Answer these from the Tania James biography:
(a) In which city was James raised?
(b) In what month and year was Atlas of Unknowns published?
(c) Which publication carried the serialized story "Girl Marries Ghost"?

Provided passage:

▬▬▬

Tania James (born 1980) is an Indian American novelist.

Life
Born in Chicago, Illinois, James was raised in Louisville, Kentucky, and graduated from Harvard University with a BA in film making.  She received her Masters of Fine Arts from Columbia's School of the Arts in 2006.

Her first novel, Atlas of Unknowns (Knopf) was published in April 2009.  A family saga that alternates between Kerala, India and New York City. The novel was a San Francisco Chronicle Best Book of 2009 and a New York Times Editor's Choice. Atlas of Unknowns was shortlisted for the DSC Prize for South Asian Literature.  The foreign rights of Atlas of Unknowns have been sold in eight countries.

Her second book, Aerogrammes (Knopf) was published in May 2012. She has also written a number of short stories "The Other Gandhi" published in Guernica Magazine. "Girl Marries Ghost" a serialized short story in The Louisville Courier-Journal. "Hortense", a short story in Five Chapters.

▬▬▬

Stored data entries:
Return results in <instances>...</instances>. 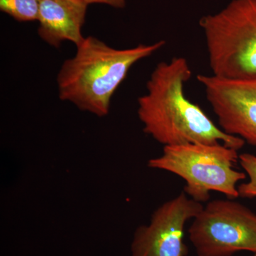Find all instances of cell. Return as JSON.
I'll use <instances>...</instances> for the list:
<instances>
[{
  "label": "cell",
  "mask_w": 256,
  "mask_h": 256,
  "mask_svg": "<svg viewBox=\"0 0 256 256\" xmlns=\"http://www.w3.org/2000/svg\"><path fill=\"white\" fill-rule=\"evenodd\" d=\"M212 74L226 78L256 75V0H234L200 22Z\"/></svg>",
  "instance_id": "4"
},
{
  "label": "cell",
  "mask_w": 256,
  "mask_h": 256,
  "mask_svg": "<svg viewBox=\"0 0 256 256\" xmlns=\"http://www.w3.org/2000/svg\"><path fill=\"white\" fill-rule=\"evenodd\" d=\"M88 6L82 0H42L38 18L40 38L54 48L64 42L78 46L85 40L82 28Z\"/></svg>",
  "instance_id": "8"
},
{
  "label": "cell",
  "mask_w": 256,
  "mask_h": 256,
  "mask_svg": "<svg viewBox=\"0 0 256 256\" xmlns=\"http://www.w3.org/2000/svg\"><path fill=\"white\" fill-rule=\"evenodd\" d=\"M239 162L249 181L239 185V197L244 198H254L256 197V156L250 153L240 154Z\"/></svg>",
  "instance_id": "10"
},
{
  "label": "cell",
  "mask_w": 256,
  "mask_h": 256,
  "mask_svg": "<svg viewBox=\"0 0 256 256\" xmlns=\"http://www.w3.org/2000/svg\"><path fill=\"white\" fill-rule=\"evenodd\" d=\"M192 70L184 57L156 66L138 99L143 130L164 146L223 144L240 151L246 142L224 132L201 107L188 100L184 88Z\"/></svg>",
  "instance_id": "1"
},
{
  "label": "cell",
  "mask_w": 256,
  "mask_h": 256,
  "mask_svg": "<svg viewBox=\"0 0 256 256\" xmlns=\"http://www.w3.org/2000/svg\"><path fill=\"white\" fill-rule=\"evenodd\" d=\"M254 256H256V254H254Z\"/></svg>",
  "instance_id": "12"
},
{
  "label": "cell",
  "mask_w": 256,
  "mask_h": 256,
  "mask_svg": "<svg viewBox=\"0 0 256 256\" xmlns=\"http://www.w3.org/2000/svg\"><path fill=\"white\" fill-rule=\"evenodd\" d=\"M88 5L92 4H107L114 8H124L128 0H82Z\"/></svg>",
  "instance_id": "11"
},
{
  "label": "cell",
  "mask_w": 256,
  "mask_h": 256,
  "mask_svg": "<svg viewBox=\"0 0 256 256\" xmlns=\"http://www.w3.org/2000/svg\"><path fill=\"white\" fill-rule=\"evenodd\" d=\"M220 129L256 146V75L226 78L198 75Z\"/></svg>",
  "instance_id": "6"
},
{
  "label": "cell",
  "mask_w": 256,
  "mask_h": 256,
  "mask_svg": "<svg viewBox=\"0 0 256 256\" xmlns=\"http://www.w3.org/2000/svg\"><path fill=\"white\" fill-rule=\"evenodd\" d=\"M42 0H0V10L20 22L38 21Z\"/></svg>",
  "instance_id": "9"
},
{
  "label": "cell",
  "mask_w": 256,
  "mask_h": 256,
  "mask_svg": "<svg viewBox=\"0 0 256 256\" xmlns=\"http://www.w3.org/2000/svg\"><path fill=\"white\" fill-rule=\"evenodd\" d=\"M166 42L116 50L94 36L85 38L73 58L66 60L57 77L60 100L98 117L110 112L114 92L134 64L162 50Z\"/></svg>",
  "instance_id": "2"
},
{
  "label": "cell",
  "mask_w": 256,
  "mask_h": 256,
  "mask_svg": "<svg viewBox=\"0 0 256 256\" xmlns=\"http://www.w3.org/2000/svg\"><path fill=\"white\" fill-rule=\"evenodd\" d=\"M204 208L184 192L165 202L153 213L150 223L139 227L132 244V256H186L184 229Z\"/></svg>",
  "instance_id": "7"
},
{
  "label": "cell",
  "mask_w": 256,
  "mask_h": 256,
  "mask_svg": "<svg viewBox=\"0 0 256 256\" xmlns=\"http://www.w3.org/2000/svg\"><path fill=\"white\" fill-rule=\"evenodd\" d=\"M198 256L256 254V214L235 200L208 202L188 229Z\"/></svg>",
  "instance_id": "5"
},
{
  "label": "cell",
  "mask_w": 256,
  "mask_h": 256,
  "mask_svg": "<svg viewBox=\"0 0 256 256\" xmlns=\"http://www.w3.org/2000/svg\"><path fill=\"white\" fill-rule=\"evenodd\" d=\"M238 152L223 144L164 146L162 154L150 160L148 166L182 178L184 193L200 203L210 202L212 192L235 200L239 198L237 185L247 178L235 169Z\"/></svg>",
  "instance_id": "3"
}]
</instances>
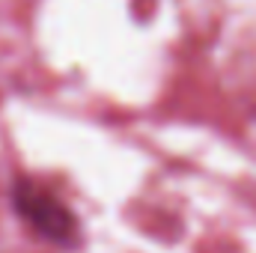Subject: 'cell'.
<instances>
[{
  "mask_svg": "<svg viewBox=\"0 0 256 253\" xmlns=\"http://www.w3.org/2000/svg\"><path fill=\"white\" fill-rule=\"evenodd\" d=\"M15 206H18V214L24 220H30L51 242H68L74 236V218H72V212L66 208L57 196H51L48 190L18 185L15 188Z\"/></svg>",
  "mask_w": 256,
  "mask_h": 253,
  "instance_id": "6da1fadb",
  "label": "cell"
}]
</instances>
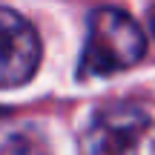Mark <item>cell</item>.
<instances>
[{
    "label": "cell",
    "instance_id": "1",
    "mask_svg": "<svg viewBox=\"0 0 155 155\" xmlns=\"http://www.w3.org/2000/svg\"><path fill=\"white\" fill-rule=\"evenodd\" d=\"M81 155H155V101L127 98L89 118Z\"/></svg>",
    "mask_w": 155,
    "mask_h": 155
},
{
    "label": "cell",
    "instance_id": "2",
    "mask_svg": "<svg viewBox=\"0 0 155 155\" xmlns=\"http://www.w3.org/2000/svg\"><path fill=\"white\" fill-rule=\"evenodd\" d=\"M147 40L141 26L121 9H95L86 23V40L78 75L81 78H106L121 69H129L144 58Z\"/></svg>",
    "mask_w": 155,
    "mask_h": 155
},
{
    "label": "cell",
    "instance_id": "3",
    "mask_svg": "<svg viewBox=\"0 0 155 155\" xmlns=\"http://www.w3.org/2000/svg\"><path fill=\"white\" fill-rule=\"evenodd\" d=\"M40 66V38L17 12L0 6V89H15L32 81Z\"/></svg>",
    "mask_w": 155,
    "mask_h": 155
},
{
    "label": "cell",
    "instance_id": "4",
    "mask_svg": "<svg viewBox=\"0 0 155 155\" xmlns=\"http://www.w3.org/2000/svg\"><path fill=\"white\" fill-rule=\"evenodd\" d=\"M0 155H52V150L38 127L12 124L0 129Z\"/></svg>",
    "mask_w": 155,
    "mask_h": 155
},
{
    "label": "cell",
    "instance_id": "5",
    "mask_svg": "<svg viewBox=\"0 0 155 155\" xmlns=\"http://www.w3.org/2000/svg\"><path fill=\"white\" fill-rule=\"evenodd\" d=\"M150 29H152V35H155V12L150 15Z\"/></svg>",
    "mask_w": 155,
    "mask_h": 155
}]
</instances>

▬▬▬

Exercise output:
(a) Louisville, Kentucky
(b) April 2009
(c) The Louisville Courier-Journal